Posted by admin on Oct 15 2008 | Riflessioni, Società, racconti

Sono un frequentatore di treni da un po’ di tempo a questa parte.Quando possibile scelgo il treno. Un piccolissimo contributo alla qualità dell’aria da un lato, dall’altro il viaggio diventa un’occasione per rallentare il ritmo, per scrivere (come ora) leggere , pensare. Vi sono tre tipologie di treno.

Il treno regionale, il treno della prossimità. Per percorrere il tratto Firenze.
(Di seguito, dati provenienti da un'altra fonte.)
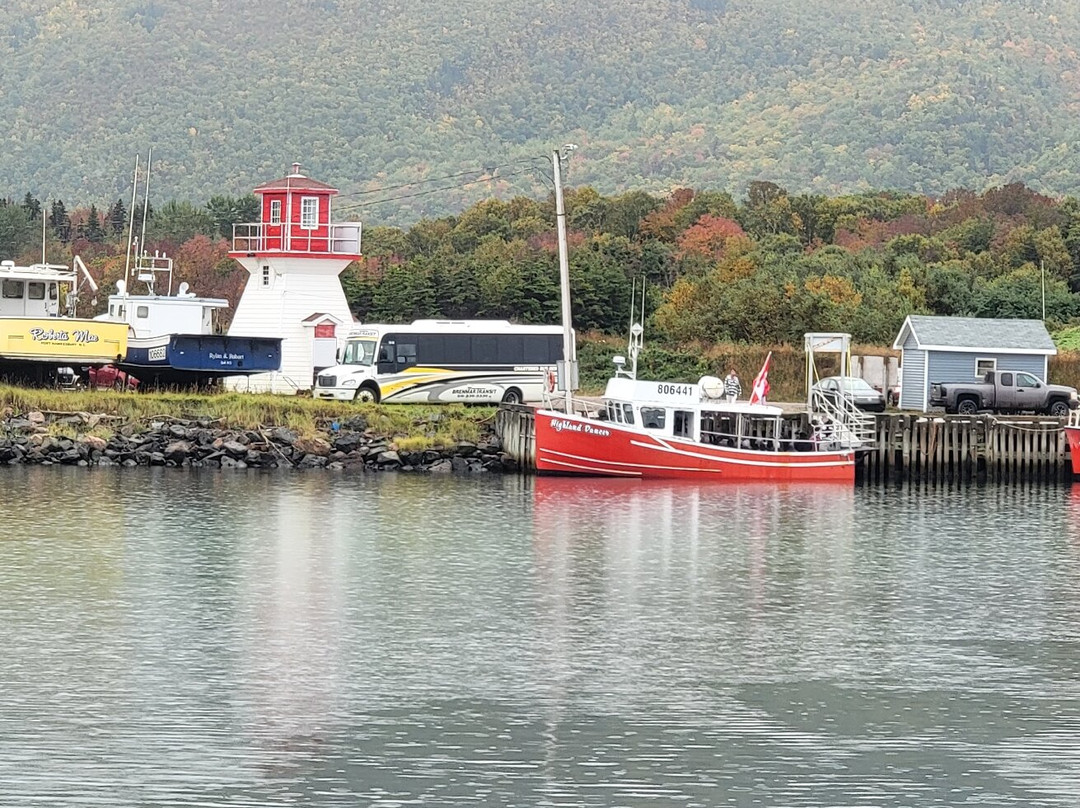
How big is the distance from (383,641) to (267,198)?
37.5m

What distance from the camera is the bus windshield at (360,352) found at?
5581 cm

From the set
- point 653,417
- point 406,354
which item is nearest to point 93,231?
point 406,354

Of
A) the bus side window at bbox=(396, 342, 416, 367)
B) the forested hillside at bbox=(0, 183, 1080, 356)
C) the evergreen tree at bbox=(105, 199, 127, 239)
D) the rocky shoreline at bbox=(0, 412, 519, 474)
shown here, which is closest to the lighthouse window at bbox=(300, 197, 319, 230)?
the bus side window at bbox=(396, 342, 416, 367)

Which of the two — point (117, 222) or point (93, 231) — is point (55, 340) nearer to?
point (93, 231)

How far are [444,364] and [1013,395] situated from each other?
16.6 m

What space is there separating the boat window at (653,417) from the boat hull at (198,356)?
38.0ft

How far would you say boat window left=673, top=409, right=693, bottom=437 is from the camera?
1960 inches

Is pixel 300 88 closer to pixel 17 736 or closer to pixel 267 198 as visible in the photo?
pixel 267 198

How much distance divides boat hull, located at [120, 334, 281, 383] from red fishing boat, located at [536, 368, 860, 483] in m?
9.38

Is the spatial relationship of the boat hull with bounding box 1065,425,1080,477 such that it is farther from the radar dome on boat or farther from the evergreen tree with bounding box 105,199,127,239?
the evergreen tree with bounding box 105,199,127,239

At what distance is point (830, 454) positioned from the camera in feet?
166

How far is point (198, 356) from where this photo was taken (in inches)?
2135

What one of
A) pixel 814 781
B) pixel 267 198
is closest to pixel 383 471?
pixel 267 198

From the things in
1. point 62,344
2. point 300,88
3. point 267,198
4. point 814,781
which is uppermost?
point 300,88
Pistoia  uso frequentemente il treno regionale, treno ad alta frequentazione; così viene definito. Il treno regionale compie tratti brevi, raccoglie persone prossime che vivono in città limitrofe; è quasi un mezzo metropolitano. Persone conosciute, che frequentano spesso luoghi simili. Persone assonnate o reattive a seconda che durante la notte si sia consumato riposo o sollazzo.

Il treno intercity, il treno interculturale. Lunghi tratti intervallati da soste anche presso città minori. Raccoglie persone che si spostano da città di provincia non toccate dai treni veloci. Persone di razze,  dialetti diversi. Il treno intercity usa ancora  le vecchie carrozze con scompartimenti a sei posti.
Lo scompartimento del treno è un luogo magico, una specie di microcosmo che abbatte le relazioni spazio temporali; nello spazio di un viaggio puoi assistere allo scorrere rapido della vita intera di una persona.

Eurostar il treno del business. Percorre lunghi tratti veloci, trasporta uomini che si muovono per affari, attratti dalla meta. Il viaggio, solo mezzo, rende inessenziale la comunicazione.

Tre luoghi.
Il primo contiguo alla nostra quotidianità, dove si continua a parlare come se si fosse al bar sotto casa.
Il secondo un luogo interculturale. Crea ambienti che danno il via a “prove tecniche di dialogo”.
Il terzo un “non  luogo” , solo un mezzo per altri fini.

Il trasporto sul rotaia si concentra prevalentemente sui treni veloci.